CaseyCarter commented 5 years ago

Is this still current?

No one has yet written tests and submitted such a PR. (Which is what I assume you mean by "Is this still current.")

MikeGitb commented 5 years ago

Sorry, probably misused that ideom (not a native speaker). Essentially, what I meant was if the code snipped you posted is still copy/paste ready or if something inside of ranges-v3 has changed that it needs adaption.

I don't feel qualified to really work on this library, but I can do copy past and write a few lines executing the code.

CaseyCarter commented 5 years ago

Sorry, probably misused that ideom (not a native speaker). Essentially, what I meant was if the code snipped you posted is still copy/paste ready or if something inside of ranges-v3 has changed that it needs adaption.

range_difference_t should be updated to range_difference_type_t, but otherwise that snippet is still how I would write it today.

MikeGitb commented 5 years ago

Tanks, I'll make a PR

MikeGitb commented 5 years ago

Quick off-topic question: I'm not up to date with the standardization process for ranges, is there any plan to add enumerate to the standard library? At least in my code the missing "enumerate" is the number two reason why index based for loops are still used sometimes (number one is a missing zip) - and yes, in many projects we actually have our own hand-roled enumerate wrapper.

CaseyCarter commented 5 years ago

range-v3 is largely an enormous list of "things we'd like to add to the standard library sometime", but that doesn't quite qualify as a "plan". We'll probably sneak zip in just under the C++20 feature freeze, but enumerate won't make it.

KindDragon commented 5 years ago

but enumerate won't make it.

:disappointed:

MikeGitb commented 5 years ago

Sorry to hear that. I really hope we will at least get zip.

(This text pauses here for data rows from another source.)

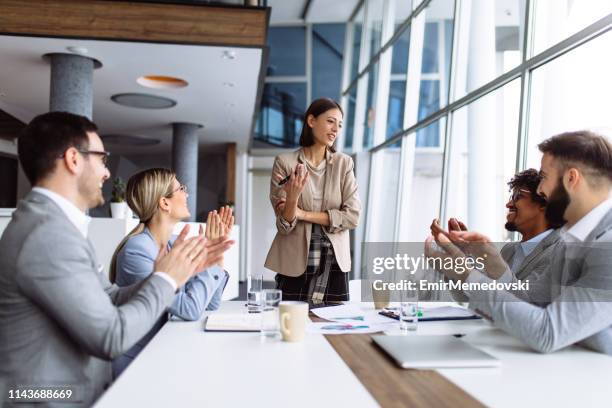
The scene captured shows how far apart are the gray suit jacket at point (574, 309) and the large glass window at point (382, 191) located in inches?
241

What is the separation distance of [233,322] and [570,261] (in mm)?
951

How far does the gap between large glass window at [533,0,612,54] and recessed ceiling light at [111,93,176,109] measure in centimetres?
495

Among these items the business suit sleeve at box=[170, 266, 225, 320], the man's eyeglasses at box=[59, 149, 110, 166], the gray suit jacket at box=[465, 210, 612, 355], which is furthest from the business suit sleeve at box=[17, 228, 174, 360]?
the gray suit jacket at box=[465, 210, 612, 355]

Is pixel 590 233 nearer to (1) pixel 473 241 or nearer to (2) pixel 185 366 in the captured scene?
(1) pixel 473 241

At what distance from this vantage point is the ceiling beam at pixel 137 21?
443 cm

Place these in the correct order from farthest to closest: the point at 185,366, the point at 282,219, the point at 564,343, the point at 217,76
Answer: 1. the point at 217,76
2. the point at 282,219
3. the point at 564,343
4. the point at 185,366

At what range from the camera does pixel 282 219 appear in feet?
7.48

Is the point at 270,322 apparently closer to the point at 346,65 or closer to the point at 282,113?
the point at 346,65

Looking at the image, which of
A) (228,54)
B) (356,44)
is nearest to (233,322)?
(228,54)

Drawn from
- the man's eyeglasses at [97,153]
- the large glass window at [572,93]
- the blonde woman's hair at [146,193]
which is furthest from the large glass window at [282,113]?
the man's eyeglasses at [97,153]

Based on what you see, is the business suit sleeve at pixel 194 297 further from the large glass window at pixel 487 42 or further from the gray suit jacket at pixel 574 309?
the large glass window at pixel 487 42

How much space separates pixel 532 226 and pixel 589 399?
1104 mm

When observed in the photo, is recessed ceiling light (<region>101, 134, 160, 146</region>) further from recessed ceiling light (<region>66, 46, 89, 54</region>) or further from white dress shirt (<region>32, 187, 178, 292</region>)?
white dress shirt (<region>32, 187, 178, 292</region>)

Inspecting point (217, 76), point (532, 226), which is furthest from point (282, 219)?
point (217, 76)
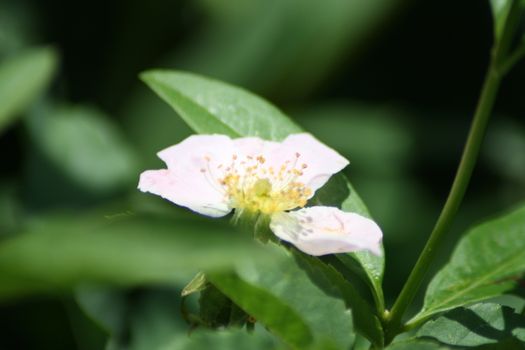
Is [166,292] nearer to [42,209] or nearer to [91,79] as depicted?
Result: [42,209]

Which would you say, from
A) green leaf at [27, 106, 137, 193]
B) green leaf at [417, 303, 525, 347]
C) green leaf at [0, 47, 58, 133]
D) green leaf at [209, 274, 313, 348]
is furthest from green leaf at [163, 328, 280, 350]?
green leaf at [27, 106, 137, 193]

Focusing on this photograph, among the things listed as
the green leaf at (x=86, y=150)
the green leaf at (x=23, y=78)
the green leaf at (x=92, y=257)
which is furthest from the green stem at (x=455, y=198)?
the green leaf at (x=86, y=150)

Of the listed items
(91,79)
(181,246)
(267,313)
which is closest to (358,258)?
(267,313)

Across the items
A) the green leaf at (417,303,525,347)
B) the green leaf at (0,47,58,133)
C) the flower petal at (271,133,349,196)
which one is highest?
the flower petal at (271,133,349,196)

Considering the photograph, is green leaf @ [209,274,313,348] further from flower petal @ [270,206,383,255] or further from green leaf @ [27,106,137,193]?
green leaf @ [27,106,137,193]

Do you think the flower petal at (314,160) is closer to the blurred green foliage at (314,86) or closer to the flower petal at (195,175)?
the flower petal at (195,175)

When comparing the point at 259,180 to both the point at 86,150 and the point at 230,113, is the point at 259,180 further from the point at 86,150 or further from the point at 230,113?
the point at 86,150

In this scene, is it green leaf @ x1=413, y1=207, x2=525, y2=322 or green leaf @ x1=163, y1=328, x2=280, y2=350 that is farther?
green leaf @ x1=413, y1=207, x2=525, y2=322
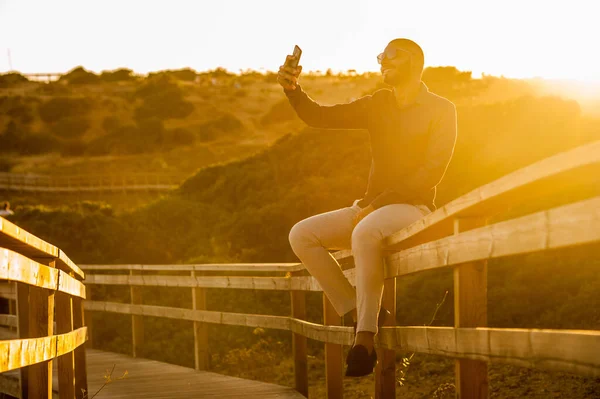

Just an Idea here: Once ranges are in the standard, it would be nice to have a lightweight version of ranges-v3 (or https://github.com/CaseyCarter/cmcstl2) that is rebased on c++20, uses the actual language concepts and provides the missing views and actions.

In any case: Thanks a lot to both of you for all your hard work (and anyone else who contributed to the ranges library and the TS).

I think this issue can be closed now - right?

CaseyCarter commented 5 years ago

I really hope we will at least get zip.

zip is in p1035 and will hopefully make 20. It's a bit messy due to needing changes to tuple to make tuple-of-references a little more referency, but will hopefully get in under the wire.

One of my remaining tasks for C++20 is to expose enough of the pipe operator machinery - which is currently specified in [range.adaptors] as magic for Standard View adaptors that "does the right thing" - so that user-defined View adaptors - such as those in range-v3 - can integrate well with compositions of Standard View adaptors.